== Segment start ==
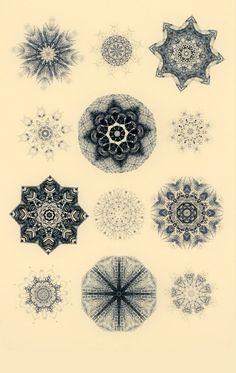 Les etoiles de mer abstract art print art by SarahGiannobile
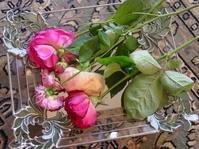薔薇の湿度 - LilyのSweet Style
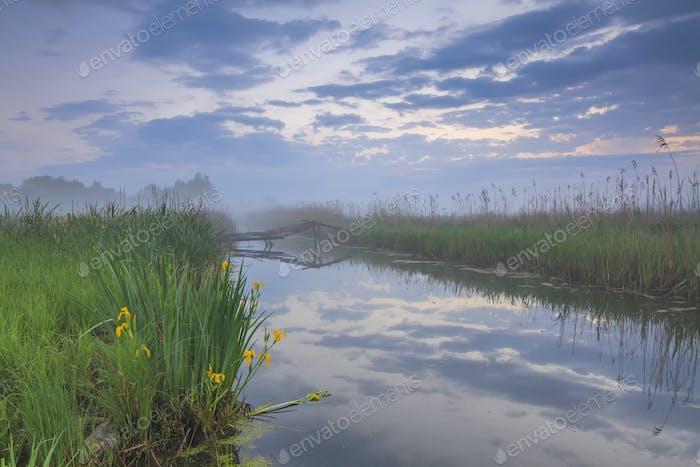Nebel Morgendämmerung auf dem Fluss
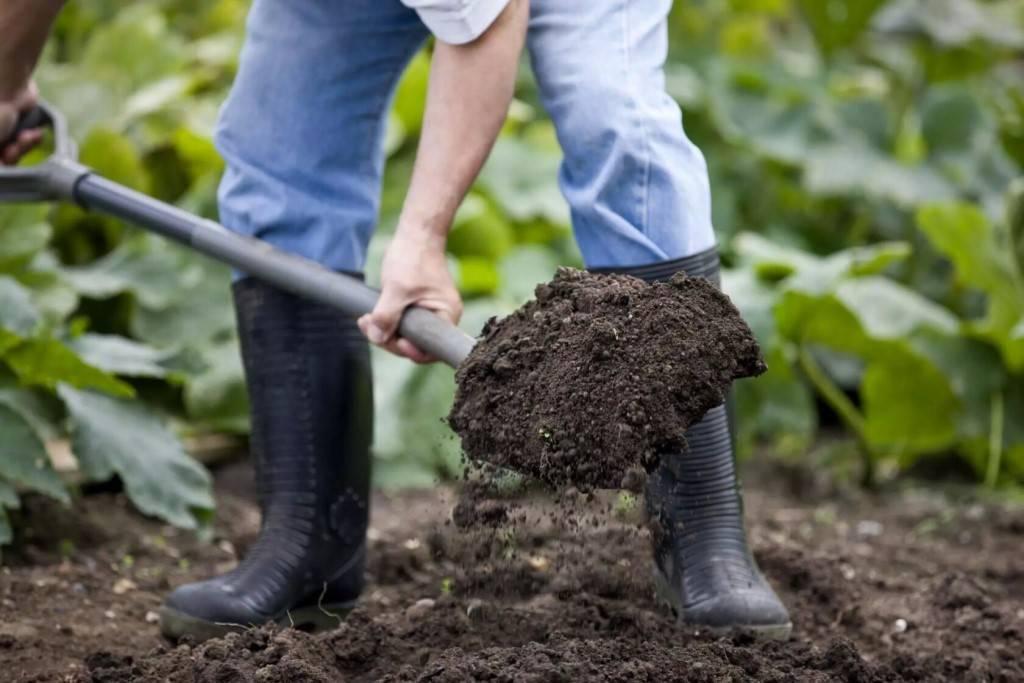 Выращивание арахиса на огороде: актуальная информация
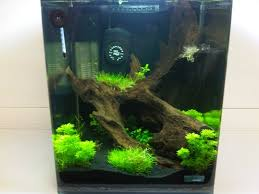 how to setup a nano aquarium with live plants freshwater guides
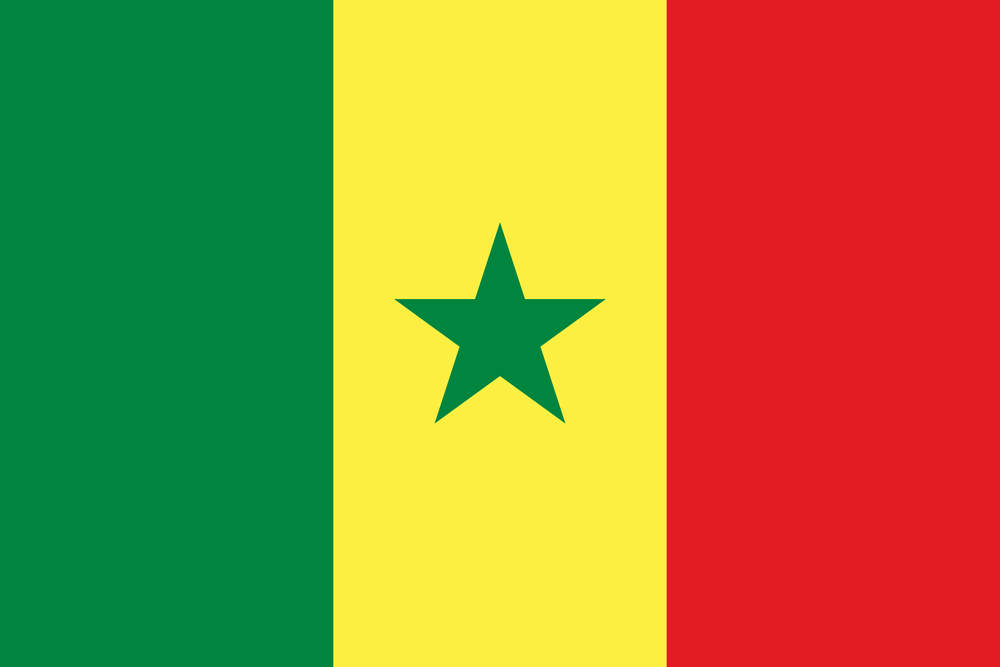 QUO ARTEM senegal-flag-medium Home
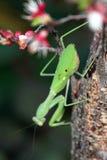 在枝杈的螳螂 免版税库存图片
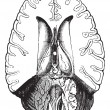 Human brain cut horizontally to show internal parts vintage engr - Stock Vector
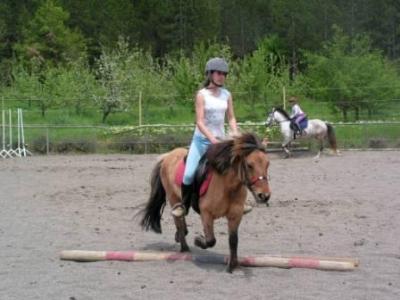 Appartement Familienzimmer auf Pony/Pferdehof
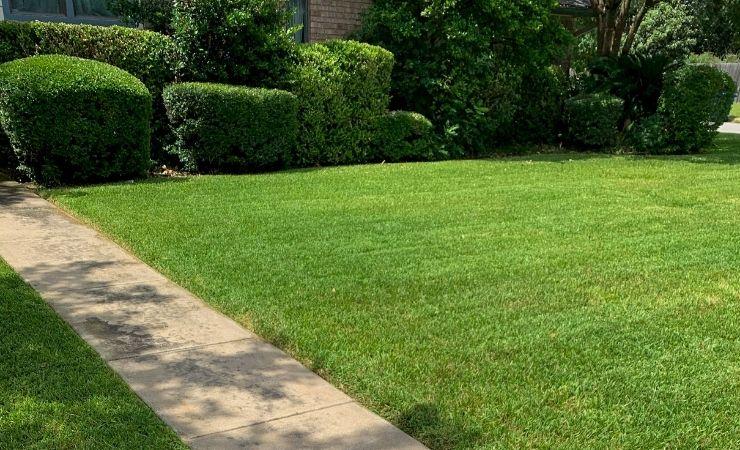 Lawn Mowing Prices San Antonio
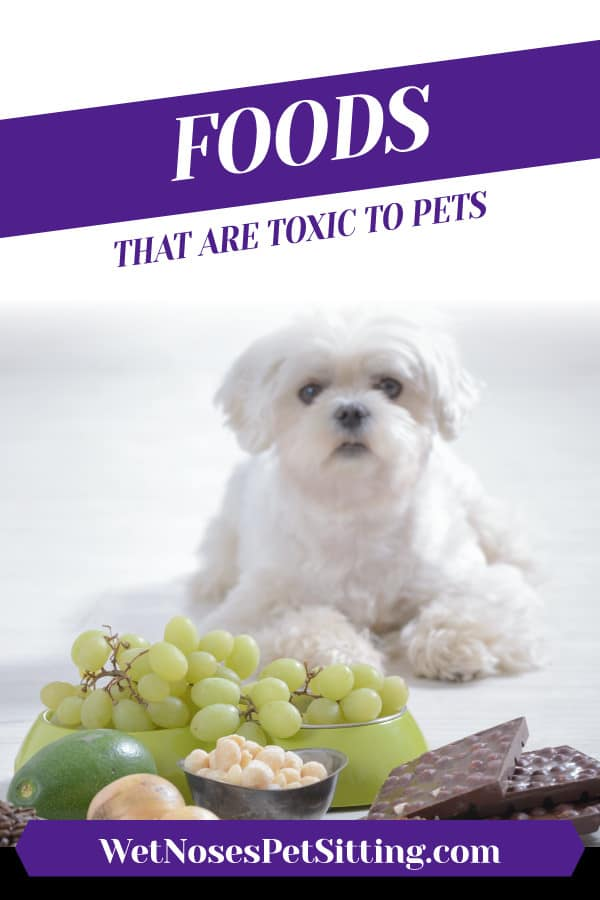 Foods that are Toxic to Pets Header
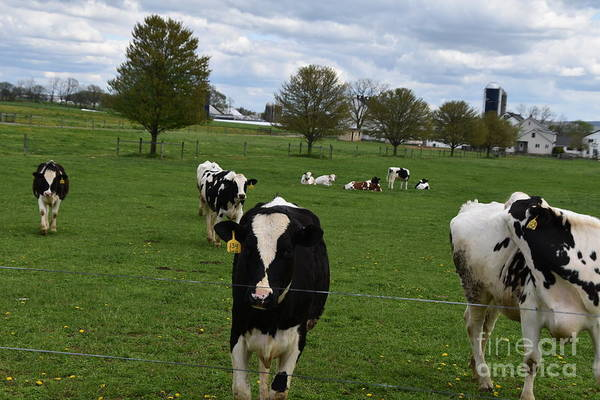 Photograph - Spring Afternoon With Cows In The Amish Country by Christine Clark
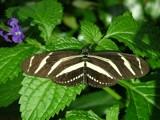 Flutter by by utshoo, Photography->Butterflies gallery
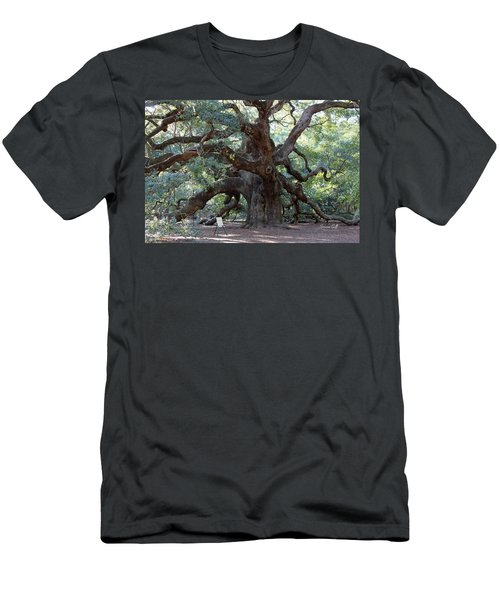 Angel Oak - Dont Climb Or Carve On The Tree Men's T-Shirt (Athletic Fit)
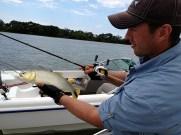 Pesca no rio Paraná, os peixes miudos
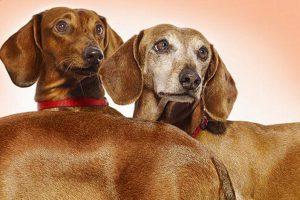 شیوع بیماری در نژاد سگ ها | دام و پت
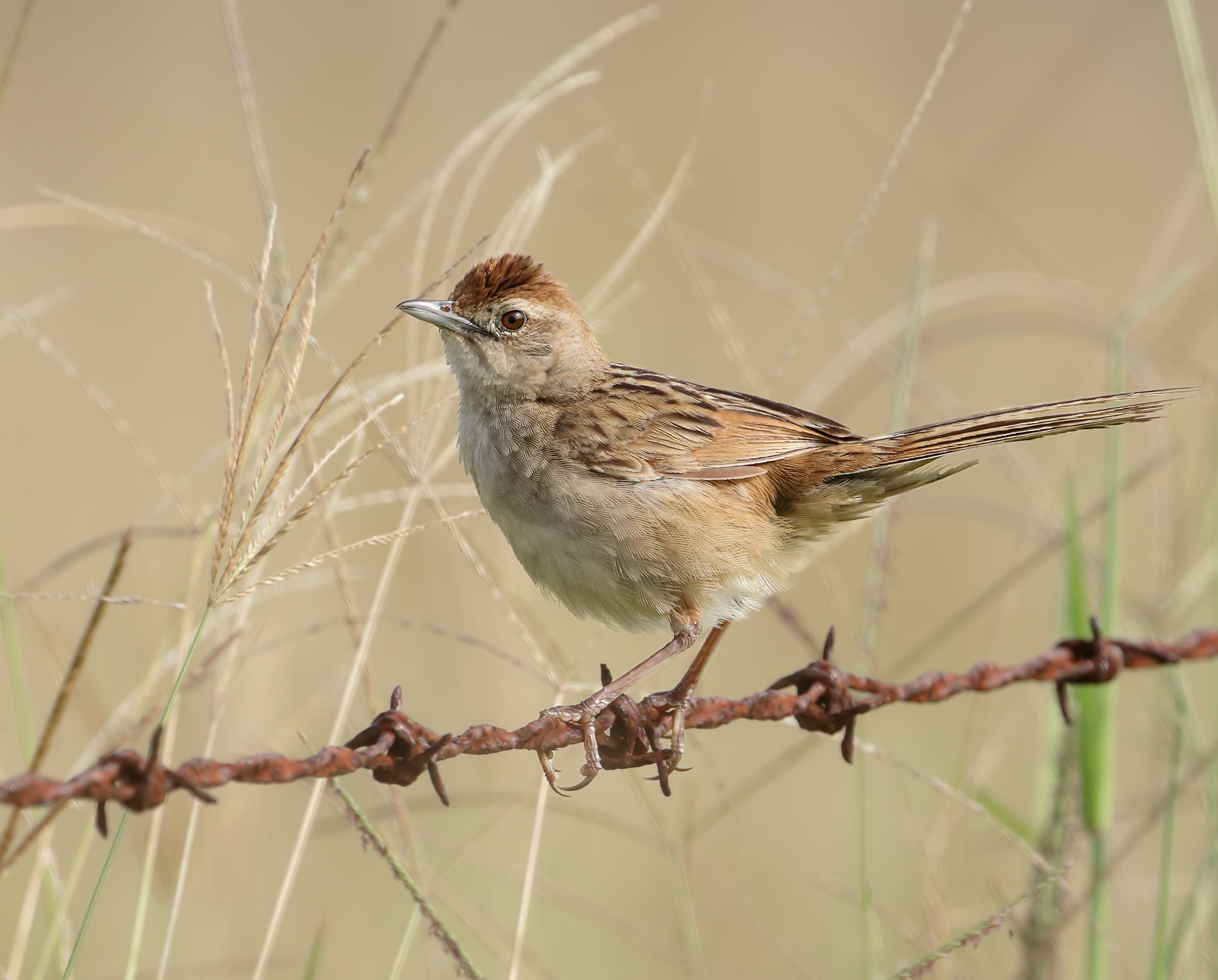 Tawny Grassbird (Image ID 45583)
== Segment end ==
WHAT THE TASK REQUIRES — Transcribe the data verbatim. No picture belongs in the result.

RESPONSE BOX —
 Les etoiles de mer abstract art print art by SarahGiannobile
薔薇の湿度 - LilyのSweet Style
Nebel Morgendämmerung auf dem Fluss
 Выращивание арахиса на огороде: актуальная информация
 how to setup a nano aquarium with live plants freshwater guides
 QUO ARTEM senegal-flag-medium Home
 在枝杈的螳螂 免版税库存图片
 Human brain cut horizontally to show internal parts vintage engr - Stock Vector
 Appartement Familienzimmer auf Pony/Pferdehof
 Lawn Mowing Prices San Antonio
 Foods that are Toxic to Pets Header
 Photograph - Spring Afternoon With Cows In The Amish Country by Christine Clark
 Flutter by by utshoo, Photography->Butterflies gallery
 Angel Oak - Dont Climb Or Carve On The Tree Men's T-Shirt (Athletic Fit)
 Pesca no rio Paraná, os peixes miudos
 شیوع بیماری در نژاد سگ ها | دام و پت
 Tawny Grassbird (Image ID 45583)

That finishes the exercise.